- [WORK TASK]: Continue the passage about Bashakshehir University's licensing and certificates, picking up after its last sentence.

- [SOURCE EXTRACT]:
"""

This year and after the formation of the SIG’s Higher Education Council, the university was licensed in northern Syria under its original name, the university’s administrative official Mohammed al-Khidr told Enab Baladi.
Bashakshehir University has signed recognition agreements with universities outside Turkey, including the Jordanian University of Yarmouk, on condition of compliance with the laws and regulations of the partner university, al-Khidr said.
He added that the Bashakshehir Academy in Turkey is not a university and grants certificates issued by the partner university, adding that students who studied the Yarmouk University’s study program have obtained the Yarmouk’s certificates in the bachelor’s and postgraduate programs.
As for the Bashakshehir University in al-Bab city, the university provides its students with two certificates, one issued by the university and certified by the SIG’s Council of Higher Education and the second from the partner university, if students asked for it.
Al-Khidr pointed out that the Yarmouk University’s certificate granted to Bashakshehir students is recognized everywhere, while equivalency conditions differ from country to country and according to the type of equivalency required.

"""

- [RECORDS SUPPLIED]:
"""

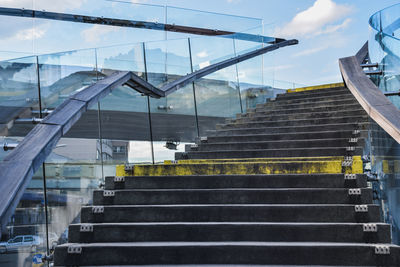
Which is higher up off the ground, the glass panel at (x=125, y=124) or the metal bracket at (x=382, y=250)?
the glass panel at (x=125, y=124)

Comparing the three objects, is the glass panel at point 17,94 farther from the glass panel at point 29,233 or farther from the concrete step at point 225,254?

"""
"""

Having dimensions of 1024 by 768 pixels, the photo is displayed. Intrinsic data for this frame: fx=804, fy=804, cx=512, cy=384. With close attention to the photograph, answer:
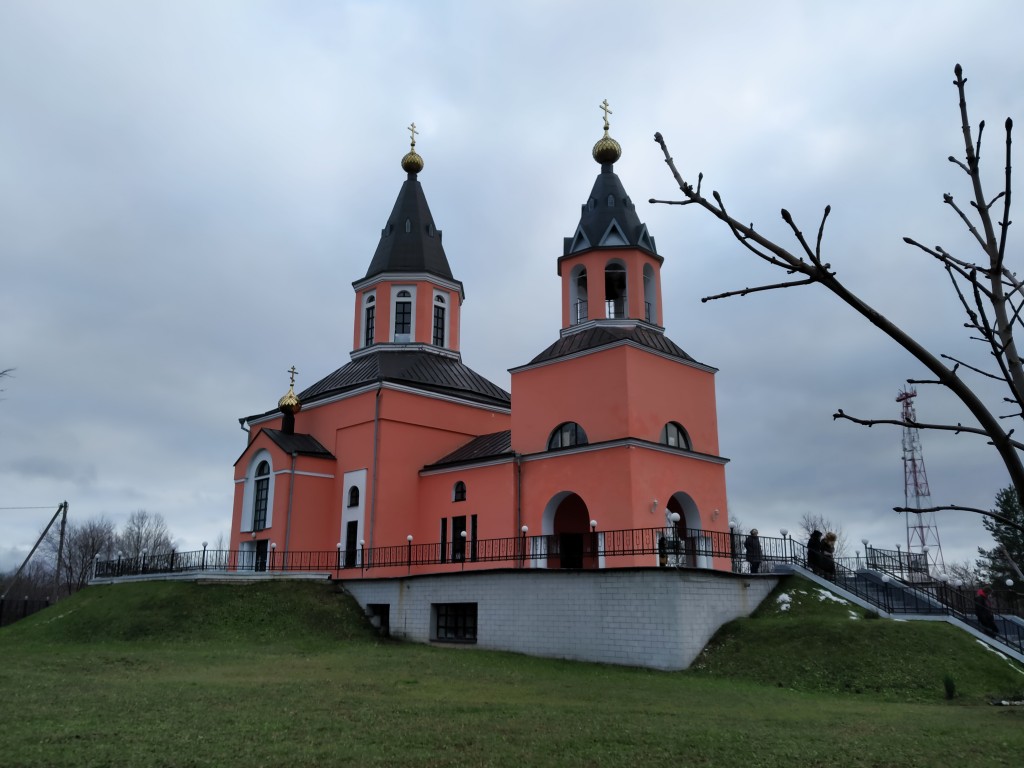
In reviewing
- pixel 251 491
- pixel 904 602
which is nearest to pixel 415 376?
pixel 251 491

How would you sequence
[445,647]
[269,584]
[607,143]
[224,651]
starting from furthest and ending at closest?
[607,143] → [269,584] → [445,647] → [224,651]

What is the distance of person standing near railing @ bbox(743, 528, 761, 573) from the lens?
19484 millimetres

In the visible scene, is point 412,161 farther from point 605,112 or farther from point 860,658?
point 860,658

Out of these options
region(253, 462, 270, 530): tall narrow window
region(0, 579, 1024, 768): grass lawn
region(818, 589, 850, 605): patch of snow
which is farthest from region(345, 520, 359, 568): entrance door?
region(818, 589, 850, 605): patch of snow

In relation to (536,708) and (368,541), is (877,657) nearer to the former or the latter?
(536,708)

"""

- [WRITTEN RESPONSE]:
Bashakshehir University has worked on securing its students with international academic degrees. It made new agreements with the Free International University of Moldova (ULIM) and obtained most of its programs except for the Islamic sharia and Arabic language programs obtained from other partner universities.
Al-Khidr referred to some agreements the Bashakshehir Academy signed with the Arabic language program managements in other universities, such as the agreements with the Turkish state universities of Ağrı and Iğdır, which gave the academy the authority to administer and register students and teach in Arabic at those universities.
Bashakshehir University requires student applicants to provide certificates accepted by the Higher Education Council. However, when only the Bashakshehir Academy existed, students were required to certify their documents or present the Turkish equivalency letter (Denklik) as part of the requirements of the partner university.
Al-Khidr said that financial constraints prevent students from obtaining the Yarmouk University’s certificates, adding that about 95 percent of undergraduate students are covered by full scholarships, while the percentage of master’s degree students studying at their expense is much higher.
The Yarmouk University’s certificate costs 4000 US dollars for either bachelor’s or master’s degrees, including the defense of the master’s thesis.
Challenges facing universities in northwestern Syria
In addition to the recognition crisis, the decade-long war and the economic hardships it has left present many difficulties against universities in northwestern Syria.
University students in northern Syria complain of high tuition fees amid deteriorating living and economic conditions.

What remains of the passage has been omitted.